La obra del escritor alemán Ernst Jünger es sin duda uno de los grandes monumentos literarios del siglo XX. A su extraordinaria capacidad de penetración y a lo excepcional de la calidad de su escritura, debe agregarse el hecho de que lo dilatado de su existencia (nacido en Heidelberg 1885 y muerto en Wilflingen en 1998) le permitió erigirse en testigo privilegiado del que sin duda ha sido el siglo más convulso de toda la historia de la humanidad. Por si esto no bastara, su trayectoria biográfica no es la típica de un sedentario hombre de letras. Antes al contrario, Jünger gustó de la acción. Con tan sólo dieciocho años ya había escapado del hogar paterno para ir a alistarse en la Legión Extranjera francesa. Unos pocos años después, dentro del contexto entusiasta de lo que fue conocida como La gran movilización, se alista voluntario en el ejército alemán y combate en las trincheras del frente a lo largo de toda la contienda. Por sus acciones en combate, recibe, junto a más de una decena de heridas, las más altas condecoraciones militares. En 1920 aparece publicado el libro donde narra su experiencia de la guerra, el impresionante Tempestades de acero, que le depara una popularidad inmediata.

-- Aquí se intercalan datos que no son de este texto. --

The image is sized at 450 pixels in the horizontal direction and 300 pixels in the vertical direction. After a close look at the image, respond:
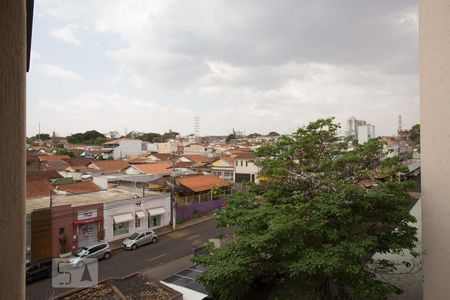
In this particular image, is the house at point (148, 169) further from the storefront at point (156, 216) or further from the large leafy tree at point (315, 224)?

Vale la pena detenerse unos momentos en la consideración de este libro porque, escrito con menos de veinticinco años, constituye ya un fruto plenamente maduro de lo que en adelante se revelará como una mirada única y particularmente incisiva sobre la tumultuosa realidad de su tiempo. Tempestades de acero no es sólo el relato pormenorizado de las miserias y horrores de la guerra, y, más en concreto, de la primera guerra a escala industrial conocida por el género humano. Más allá de su valor como testimonio histórico, el libro encara el hecho bélico desde un prisma que Jünger siempre consideró primordial: como el marco de una profunda experiencia interior, de un acontecimiento de índole espiritual. Si bien no hay en sus páginas trazas reseñables de una exaltación nacionalista, sí que sobresalen pasajes en los que se pondera el papel de la disciplina y el valor en mitad de las atrocidades más terribles. Junto a ello, se acomete un análisis minucioso de la psicología del ser humano en contacto con esa situación de excepcionalidad que representa siempre la guerra en tanto lo que ésta tiene de enfrentamiento cotidiano con la muerte.

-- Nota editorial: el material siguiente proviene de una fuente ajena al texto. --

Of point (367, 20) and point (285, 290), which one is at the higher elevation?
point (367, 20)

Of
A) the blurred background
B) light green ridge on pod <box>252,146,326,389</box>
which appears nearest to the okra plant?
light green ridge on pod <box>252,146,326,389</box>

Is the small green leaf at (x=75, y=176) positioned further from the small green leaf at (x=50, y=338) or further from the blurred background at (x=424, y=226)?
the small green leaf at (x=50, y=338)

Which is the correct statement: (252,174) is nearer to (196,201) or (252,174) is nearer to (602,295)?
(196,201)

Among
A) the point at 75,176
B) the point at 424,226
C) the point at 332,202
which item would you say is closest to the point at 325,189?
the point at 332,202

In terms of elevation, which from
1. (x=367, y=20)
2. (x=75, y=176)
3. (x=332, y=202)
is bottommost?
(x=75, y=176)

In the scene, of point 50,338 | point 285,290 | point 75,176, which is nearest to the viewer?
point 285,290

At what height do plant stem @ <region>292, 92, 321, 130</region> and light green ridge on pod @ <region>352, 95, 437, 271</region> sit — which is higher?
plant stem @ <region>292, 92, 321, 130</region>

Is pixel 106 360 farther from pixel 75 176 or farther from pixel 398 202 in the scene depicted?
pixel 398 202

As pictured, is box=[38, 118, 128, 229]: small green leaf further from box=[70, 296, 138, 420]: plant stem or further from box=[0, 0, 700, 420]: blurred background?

A partir de este punto de su carrera literaria, Jünger inicia la publicación de su extensa obra autobiográfica que, impresa en sucesivos volúmenes, irá saliendo a la luz bajo el título genérico de Radiaciones. Dichos volúmenes los alternará con una abundante obra ensayística (El trabajador, La emboscadura…), así como con varias novelas en las que, mediante el recurso de la distopía, su imaginación dará forma precisa al escenario de un futuro en el que, bajo el creciente peso de la técnica, se irá gestando un mundo cada vez más alejado de los valores propiamente humanos.

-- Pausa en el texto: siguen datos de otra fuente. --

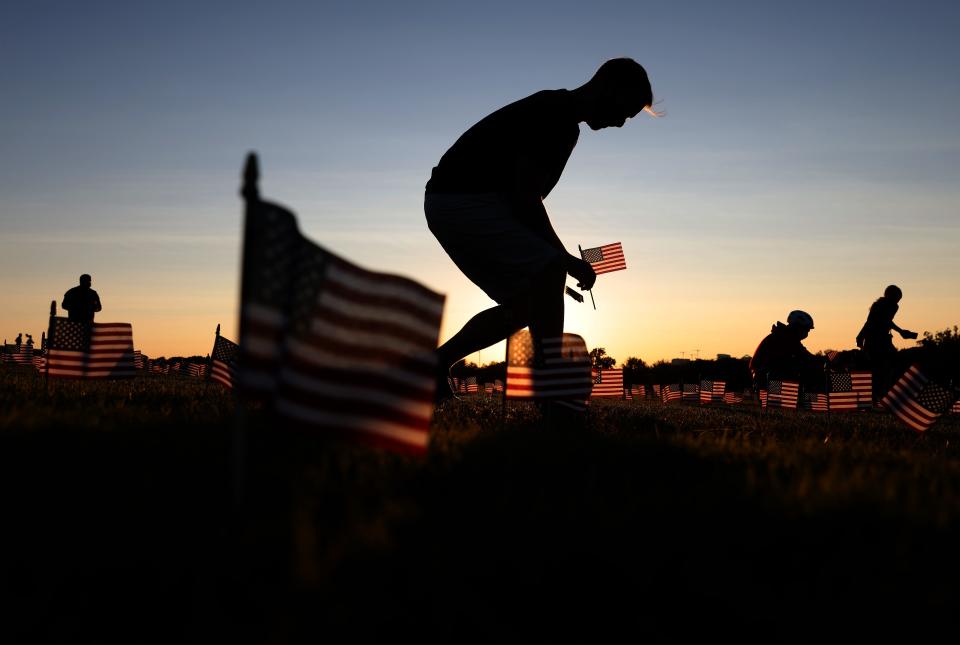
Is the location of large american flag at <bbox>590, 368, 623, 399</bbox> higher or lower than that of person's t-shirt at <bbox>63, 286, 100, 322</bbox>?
lower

Heliópolis se adscribe a este último género. La novela parte del enfrentamiento entre dos ámbitos de poder que juegan a mantenerse en un delicado equilibrio. Por un lado, la Oficina Central, en torno a la figura del Prefecto, que aspira a establecer el dominio de una burocracia absoluta. Del otro lado, y representado por el Procónsul, el Palacio simboliza los restos de la vieja aristocracia que se propone la formación de una nueva élite en torno a los valores propios de la tradición, la disciplina y la cultura.
El discurrir central de la trama corre a cargo de Lucius, personaje que ostenta un alto rango en la jeraquía del Palacio, y que es mucho más que un simple militar al servicio de una de las dos facciones enfrentadas. Lucius es un hombre en busca de su propio destino en mitad de un mundo en peligro constante de deslizarse hacia un caos que acabe de aniquilarlo. Al igual que el propio Jünger, de quien sin duda es su trasunto, su peripecia vital bascula entre la acción más pura y directa (lo vemos dirigir acciones de comando) y la reflexión acerca de la desazón interior que, pese a la apariencia de una trayectoria exitosa, le embarga: “Tal era mi vida contemplada desde el exterior. No podía ser más próspera y, sin embargo, a medida que aumentaban mi poder y mi prestigio, iba aumentando, en igual proporción, mi sentimiento de infelicidad (…). A mi vida le faltaba el misterio, lo enigmático, lo indeterminado, lo que acelera los latidos del corazón”.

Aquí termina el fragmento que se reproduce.